■ **Stored records**

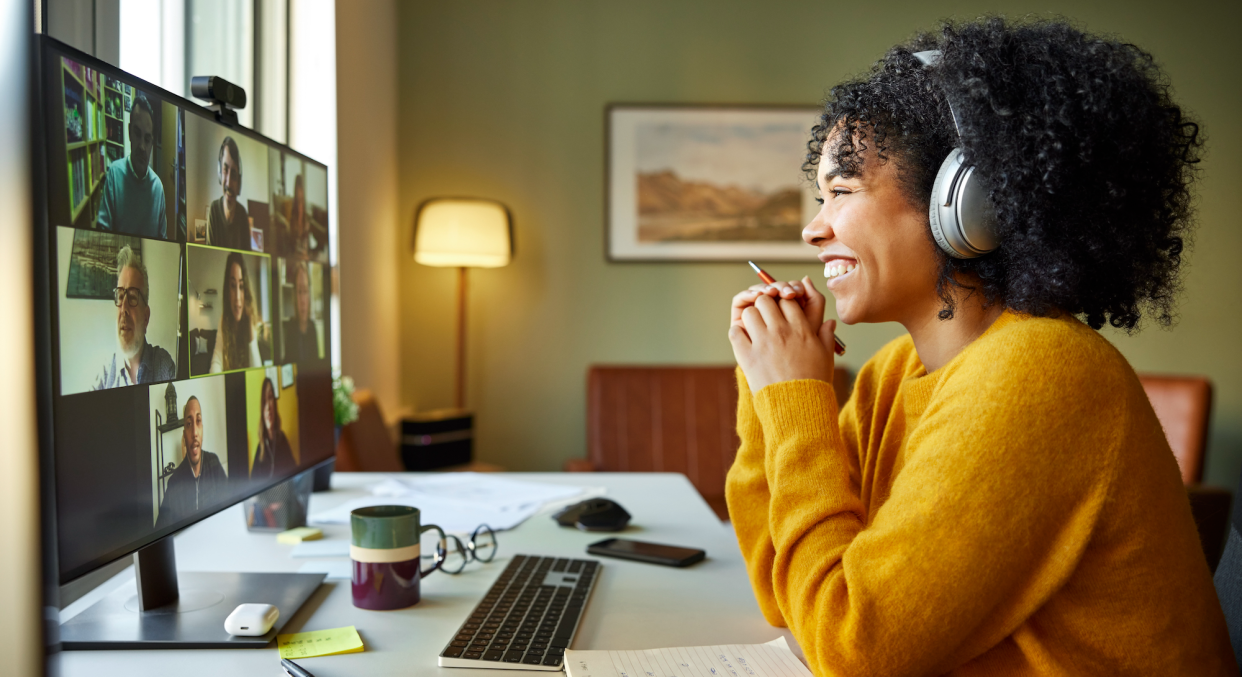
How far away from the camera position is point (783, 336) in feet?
3.26

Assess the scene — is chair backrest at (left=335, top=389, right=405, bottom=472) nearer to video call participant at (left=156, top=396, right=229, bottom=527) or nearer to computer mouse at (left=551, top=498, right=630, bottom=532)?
computer mouse at (left=551, top=498, right=630, bottom=532)

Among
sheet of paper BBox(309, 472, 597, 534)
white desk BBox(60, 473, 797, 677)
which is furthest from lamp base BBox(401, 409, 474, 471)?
white desk BBox(60, 473, 797, 677)

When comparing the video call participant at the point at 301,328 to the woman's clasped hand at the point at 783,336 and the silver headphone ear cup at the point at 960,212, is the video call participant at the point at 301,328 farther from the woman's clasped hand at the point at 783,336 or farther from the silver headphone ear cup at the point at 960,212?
the silver headphone ear cup at the point at 960,212

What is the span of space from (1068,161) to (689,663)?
1.99ft

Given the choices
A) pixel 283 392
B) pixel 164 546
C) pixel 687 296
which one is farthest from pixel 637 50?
pixel 164 546

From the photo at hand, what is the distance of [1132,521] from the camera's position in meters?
0.73

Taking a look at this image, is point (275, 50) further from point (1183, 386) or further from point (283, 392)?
point (1183, 386)

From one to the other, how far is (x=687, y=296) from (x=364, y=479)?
2.07 m

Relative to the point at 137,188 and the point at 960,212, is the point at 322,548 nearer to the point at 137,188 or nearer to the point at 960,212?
the point at 137,188

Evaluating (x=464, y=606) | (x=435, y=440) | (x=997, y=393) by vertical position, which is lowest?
(x=435, y=440)

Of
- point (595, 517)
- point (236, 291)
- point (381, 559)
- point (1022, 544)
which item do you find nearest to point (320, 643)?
Answer: point (381, 559)

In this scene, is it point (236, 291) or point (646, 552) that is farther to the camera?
point (646, 552)

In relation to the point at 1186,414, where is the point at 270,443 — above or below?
above

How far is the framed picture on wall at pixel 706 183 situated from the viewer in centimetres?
354
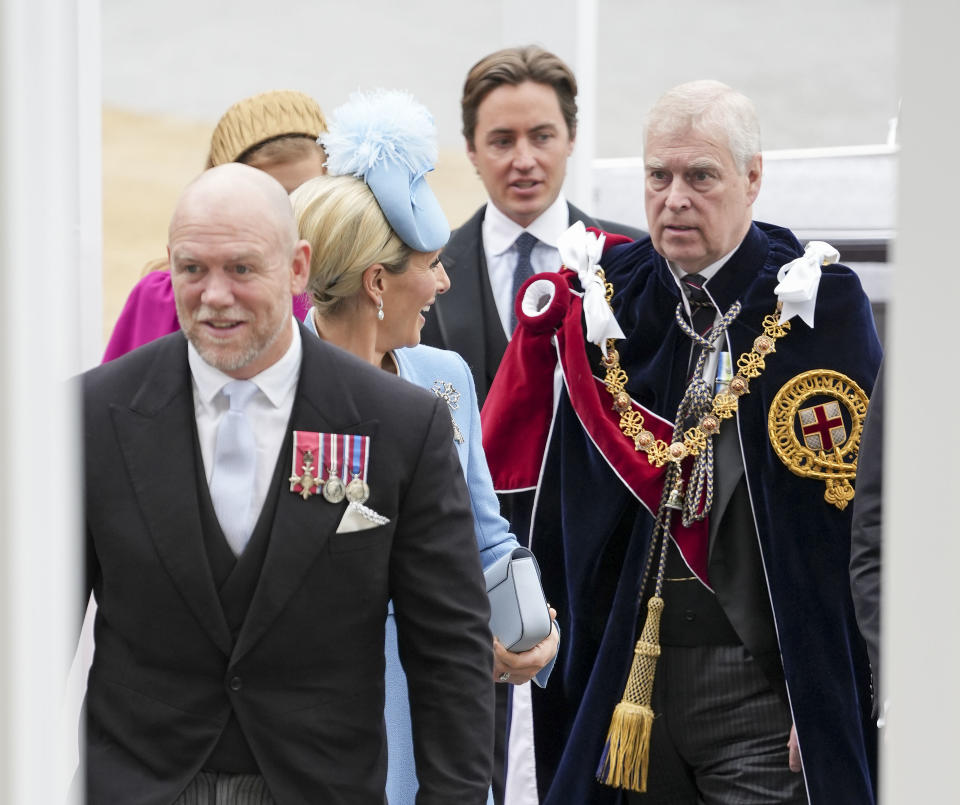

■ **Written problem**
Reproduce the entries from the line containing "Taking a look" through the end of the entries, with every "further" changed to "farther" and nothing else altered. Leave out the pictures.

■ **Task result**
Taking a look at this image, is point (275, 50) farther from point (1183, 386) or farther from point (283, 392)?
point (1183, 386)

From one to the other, how far is (x=687, y=296) from (x=364, y=479)?
2.07 m

Relative to the point at 137,188 and the point at 960,212, is the point at 322,548 nearer to the point at 137,188 or nearer to the point at 960,212?
the point at 137,188

Evaluating (x=464, y=606) | (x=435, y=440) | (x=997, y=393) by vertical position, which is lowest?
(x=435, y=440)

Of
- point (595, 517)
- point (236, 291)
- point (381, 559)
- point (1022, 544)
which item do you find nearest to point (320, 643)?
Answer: point (381, 559)

In this scene, is it point (236, 291) or point (646, 552) that is farther to the camera?
point (646, 552)

In relation to the point at 1186,414, where is the point at 270,443 — above or below?
above

How far is the framed picture on wall at pixel 706 183 situated from the viewer in centimetres?
354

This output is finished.